- Problems:
**a)** Reproduce the part of the impeachment trial passage starting with "While the three" and going on through "and procedural correctness.".
**b)** Answer these questions from the impeachment trial passage:
(i) Who is named as chairman of the House prosecutors?
(ii) On what day were votes on dismissing or continuing the case already scheduled?
(iii) Which state does Robert Byrd represent as Senator?

- Quoted text:
##########

And the chairman of the House prosecutors, Henry Hyde, threw in yet another proposal, urging senators by letter to invite Mr Clinton to testify. Although the White House has consistently discouraged the idea that Mr Clinton might defend himself in person, Mr Hyde said: "Because the President is the only individual with knowledge of almost every material fact relevant to the trial, his testimony could greatly help to expeditiously and fairly bring this matter to a close."

While the three proposals favoured different courses of action and different timescales, they indicated that the search for a satisfactory solution - or "honourable exit strategy" as it was dubbed in the corridors of the Capitol - was on in earnest, on both sides of the political divide. But it was Senator Byrd's announcement that attracted most attention: less because a motion to dismiss was now imminent - votes on whether the case should be dismissed or continued were already scheduled for Monday - than because its author would be Robert Byrd, Senator for West Virginia. Mr Byrd has been one of Mr Clinton's severest Democrat critics; he is also regarded by other senators as a guardian of the Constitution and procedural correctness.

##########

- Extracted entries:

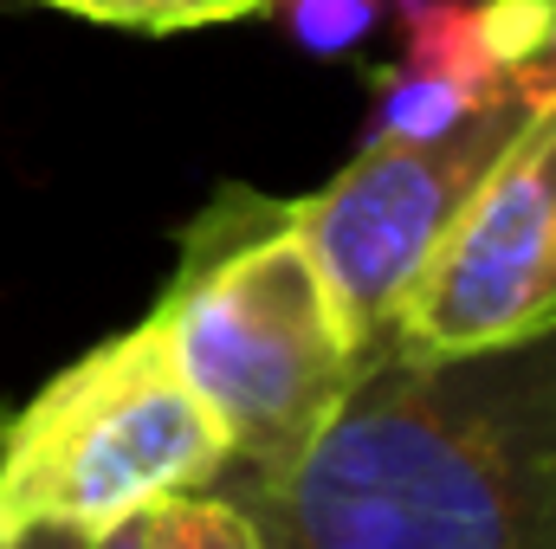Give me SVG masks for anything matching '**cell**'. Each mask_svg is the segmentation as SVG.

##########

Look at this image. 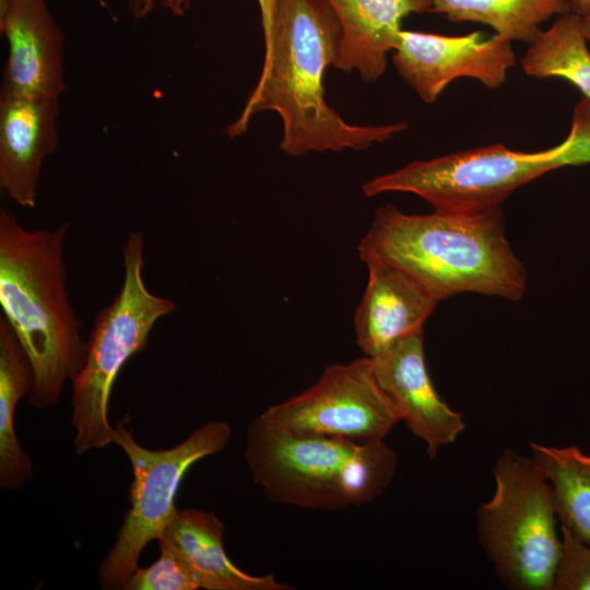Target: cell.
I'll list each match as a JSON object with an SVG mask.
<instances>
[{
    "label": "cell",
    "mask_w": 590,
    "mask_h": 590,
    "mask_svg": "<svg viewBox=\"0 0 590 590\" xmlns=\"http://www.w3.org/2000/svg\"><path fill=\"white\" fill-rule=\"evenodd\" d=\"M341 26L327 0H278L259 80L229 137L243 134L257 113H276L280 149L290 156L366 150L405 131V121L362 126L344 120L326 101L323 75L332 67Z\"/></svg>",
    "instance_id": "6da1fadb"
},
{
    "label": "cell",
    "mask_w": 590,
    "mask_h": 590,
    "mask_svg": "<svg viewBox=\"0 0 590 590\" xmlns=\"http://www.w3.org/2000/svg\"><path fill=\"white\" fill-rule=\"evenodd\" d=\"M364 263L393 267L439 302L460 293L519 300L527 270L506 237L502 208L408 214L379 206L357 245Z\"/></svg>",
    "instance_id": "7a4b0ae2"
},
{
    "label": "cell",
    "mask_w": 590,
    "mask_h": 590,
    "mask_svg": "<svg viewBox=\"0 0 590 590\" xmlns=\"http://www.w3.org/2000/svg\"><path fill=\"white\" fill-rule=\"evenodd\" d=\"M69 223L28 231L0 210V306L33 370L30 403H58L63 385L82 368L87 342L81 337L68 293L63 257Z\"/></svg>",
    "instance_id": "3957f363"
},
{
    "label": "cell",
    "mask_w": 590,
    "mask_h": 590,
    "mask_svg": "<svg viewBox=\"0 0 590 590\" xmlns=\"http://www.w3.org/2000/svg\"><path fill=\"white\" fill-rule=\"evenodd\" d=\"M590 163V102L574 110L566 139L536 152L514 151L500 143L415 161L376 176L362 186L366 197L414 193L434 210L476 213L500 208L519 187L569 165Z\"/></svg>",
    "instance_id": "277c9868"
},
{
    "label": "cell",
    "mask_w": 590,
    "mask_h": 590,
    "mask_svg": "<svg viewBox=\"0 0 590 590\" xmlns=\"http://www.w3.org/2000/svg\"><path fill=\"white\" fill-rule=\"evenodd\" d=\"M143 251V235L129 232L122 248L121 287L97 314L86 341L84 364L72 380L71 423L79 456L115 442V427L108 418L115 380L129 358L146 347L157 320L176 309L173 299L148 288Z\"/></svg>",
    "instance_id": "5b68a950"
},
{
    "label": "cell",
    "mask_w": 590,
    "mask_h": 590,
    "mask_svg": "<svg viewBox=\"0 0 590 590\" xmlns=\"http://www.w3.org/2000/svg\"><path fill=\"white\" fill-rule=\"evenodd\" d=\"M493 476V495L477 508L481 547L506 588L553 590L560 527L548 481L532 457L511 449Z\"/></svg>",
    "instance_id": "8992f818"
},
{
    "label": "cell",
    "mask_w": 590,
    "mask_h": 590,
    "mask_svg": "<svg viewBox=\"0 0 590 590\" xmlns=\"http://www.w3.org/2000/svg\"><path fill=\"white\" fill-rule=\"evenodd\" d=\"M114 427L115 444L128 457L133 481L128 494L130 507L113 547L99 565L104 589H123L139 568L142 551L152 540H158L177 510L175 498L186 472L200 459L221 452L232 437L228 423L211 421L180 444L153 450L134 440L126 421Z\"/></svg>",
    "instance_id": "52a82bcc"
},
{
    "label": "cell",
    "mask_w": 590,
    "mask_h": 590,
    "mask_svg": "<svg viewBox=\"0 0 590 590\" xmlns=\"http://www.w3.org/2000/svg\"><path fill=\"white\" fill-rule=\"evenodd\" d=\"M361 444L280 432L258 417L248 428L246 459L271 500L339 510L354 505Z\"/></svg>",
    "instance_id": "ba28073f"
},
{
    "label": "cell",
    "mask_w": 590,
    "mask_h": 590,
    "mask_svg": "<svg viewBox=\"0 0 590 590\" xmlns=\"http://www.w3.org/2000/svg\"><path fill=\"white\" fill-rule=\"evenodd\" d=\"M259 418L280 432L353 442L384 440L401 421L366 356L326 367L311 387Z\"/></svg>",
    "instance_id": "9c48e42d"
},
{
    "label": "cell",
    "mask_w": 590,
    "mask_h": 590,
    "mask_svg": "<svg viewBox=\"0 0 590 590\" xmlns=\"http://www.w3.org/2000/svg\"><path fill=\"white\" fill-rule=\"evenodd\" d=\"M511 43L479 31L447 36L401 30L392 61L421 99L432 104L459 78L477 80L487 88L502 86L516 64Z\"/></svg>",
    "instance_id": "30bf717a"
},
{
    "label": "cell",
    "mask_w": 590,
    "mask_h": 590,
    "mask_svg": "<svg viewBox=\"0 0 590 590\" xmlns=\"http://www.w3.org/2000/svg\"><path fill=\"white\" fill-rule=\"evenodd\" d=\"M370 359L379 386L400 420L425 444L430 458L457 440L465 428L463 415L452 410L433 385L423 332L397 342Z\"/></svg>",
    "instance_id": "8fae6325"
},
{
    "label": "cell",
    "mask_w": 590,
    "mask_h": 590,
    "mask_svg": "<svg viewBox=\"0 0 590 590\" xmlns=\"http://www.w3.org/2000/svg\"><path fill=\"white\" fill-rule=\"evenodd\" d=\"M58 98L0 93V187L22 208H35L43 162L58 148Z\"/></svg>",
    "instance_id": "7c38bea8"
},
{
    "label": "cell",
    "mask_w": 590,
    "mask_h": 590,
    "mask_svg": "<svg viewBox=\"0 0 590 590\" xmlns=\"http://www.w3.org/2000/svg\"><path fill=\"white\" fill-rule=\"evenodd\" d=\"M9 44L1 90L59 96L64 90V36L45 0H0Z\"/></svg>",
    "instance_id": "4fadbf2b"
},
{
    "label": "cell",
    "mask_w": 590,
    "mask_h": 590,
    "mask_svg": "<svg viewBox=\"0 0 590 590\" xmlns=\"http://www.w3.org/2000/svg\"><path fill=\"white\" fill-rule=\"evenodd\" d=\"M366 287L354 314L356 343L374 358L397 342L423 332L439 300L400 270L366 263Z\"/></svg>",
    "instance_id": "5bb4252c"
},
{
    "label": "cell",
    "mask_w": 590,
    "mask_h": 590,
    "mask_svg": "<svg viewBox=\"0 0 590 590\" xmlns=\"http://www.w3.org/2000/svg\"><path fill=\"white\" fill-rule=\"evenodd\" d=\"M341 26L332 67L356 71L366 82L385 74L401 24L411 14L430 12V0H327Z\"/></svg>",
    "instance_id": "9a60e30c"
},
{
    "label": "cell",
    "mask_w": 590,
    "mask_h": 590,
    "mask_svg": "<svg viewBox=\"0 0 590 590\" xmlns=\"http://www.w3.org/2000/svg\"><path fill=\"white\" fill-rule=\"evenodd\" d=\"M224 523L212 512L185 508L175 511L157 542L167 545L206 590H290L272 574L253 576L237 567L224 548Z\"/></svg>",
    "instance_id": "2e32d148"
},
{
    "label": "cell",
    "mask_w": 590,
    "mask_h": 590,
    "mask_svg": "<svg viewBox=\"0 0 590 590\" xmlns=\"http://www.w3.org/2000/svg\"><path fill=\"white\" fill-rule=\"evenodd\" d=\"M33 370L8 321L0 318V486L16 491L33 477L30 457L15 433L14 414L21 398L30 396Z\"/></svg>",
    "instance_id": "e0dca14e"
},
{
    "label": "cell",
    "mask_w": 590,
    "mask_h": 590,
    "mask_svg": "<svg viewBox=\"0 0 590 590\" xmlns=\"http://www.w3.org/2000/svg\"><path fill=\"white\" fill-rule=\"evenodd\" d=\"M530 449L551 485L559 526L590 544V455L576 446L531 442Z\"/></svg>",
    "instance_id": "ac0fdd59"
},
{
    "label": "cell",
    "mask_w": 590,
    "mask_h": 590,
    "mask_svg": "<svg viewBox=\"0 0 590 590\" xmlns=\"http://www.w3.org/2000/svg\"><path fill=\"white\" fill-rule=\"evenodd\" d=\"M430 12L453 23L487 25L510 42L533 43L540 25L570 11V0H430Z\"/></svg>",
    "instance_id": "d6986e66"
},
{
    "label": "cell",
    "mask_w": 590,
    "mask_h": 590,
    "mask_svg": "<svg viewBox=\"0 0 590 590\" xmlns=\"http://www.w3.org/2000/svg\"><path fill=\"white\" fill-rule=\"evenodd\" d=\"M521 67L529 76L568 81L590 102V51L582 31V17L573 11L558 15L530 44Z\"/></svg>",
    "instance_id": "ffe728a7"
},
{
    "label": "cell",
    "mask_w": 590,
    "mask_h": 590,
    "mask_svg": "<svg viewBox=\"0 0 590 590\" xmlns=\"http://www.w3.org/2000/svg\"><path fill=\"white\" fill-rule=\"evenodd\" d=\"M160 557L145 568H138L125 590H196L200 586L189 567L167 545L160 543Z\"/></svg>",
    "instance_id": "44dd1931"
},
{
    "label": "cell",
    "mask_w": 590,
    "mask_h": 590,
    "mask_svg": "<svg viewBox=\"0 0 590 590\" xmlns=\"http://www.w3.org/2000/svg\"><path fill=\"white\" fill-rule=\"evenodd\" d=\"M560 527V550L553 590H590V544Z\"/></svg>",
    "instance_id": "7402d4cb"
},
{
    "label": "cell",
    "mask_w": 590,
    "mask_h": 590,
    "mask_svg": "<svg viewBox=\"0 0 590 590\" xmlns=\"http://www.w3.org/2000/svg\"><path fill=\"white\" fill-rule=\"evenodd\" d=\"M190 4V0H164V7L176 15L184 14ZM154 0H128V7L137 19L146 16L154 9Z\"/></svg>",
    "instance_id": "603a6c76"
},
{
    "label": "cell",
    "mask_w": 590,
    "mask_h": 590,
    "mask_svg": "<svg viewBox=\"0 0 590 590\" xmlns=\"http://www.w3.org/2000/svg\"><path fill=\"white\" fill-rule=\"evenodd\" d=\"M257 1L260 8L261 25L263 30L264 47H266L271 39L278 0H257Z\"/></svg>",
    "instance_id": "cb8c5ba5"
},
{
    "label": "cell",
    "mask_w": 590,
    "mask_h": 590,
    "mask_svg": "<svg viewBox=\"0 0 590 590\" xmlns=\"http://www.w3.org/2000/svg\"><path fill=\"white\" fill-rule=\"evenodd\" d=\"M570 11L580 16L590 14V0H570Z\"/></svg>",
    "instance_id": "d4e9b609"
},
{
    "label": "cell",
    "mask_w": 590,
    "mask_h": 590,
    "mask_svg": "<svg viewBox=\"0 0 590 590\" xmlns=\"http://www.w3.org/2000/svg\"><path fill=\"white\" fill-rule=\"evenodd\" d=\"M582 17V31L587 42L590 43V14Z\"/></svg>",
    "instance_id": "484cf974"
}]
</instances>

##########

- Per-task answers:
**a)**
While the three proposals favoured different courses of action and different timescales, they indicated that the search for a satisfactory solution - or "honourable exit strategy" as it was dubbed in the corridors of the Capitol - was on in earnest, on both sides of the political divide. But it was Senator Byrd's announcement that attracted most attention: less because a motion to dismiss was now imminent - votes on whether the case should be dismissed or continued were already scheduled for Monday - than because its author would be Robert Byrd, Senator for West Virginia. Mr Byrd has been one of Mr Clinton's severest Democrat critics; he is also regarded by other senators as a guardian of the Constitution and procedural correctness.

**b)**
(i) Henry Hyde
(ii) Monday
(iii) West Virginia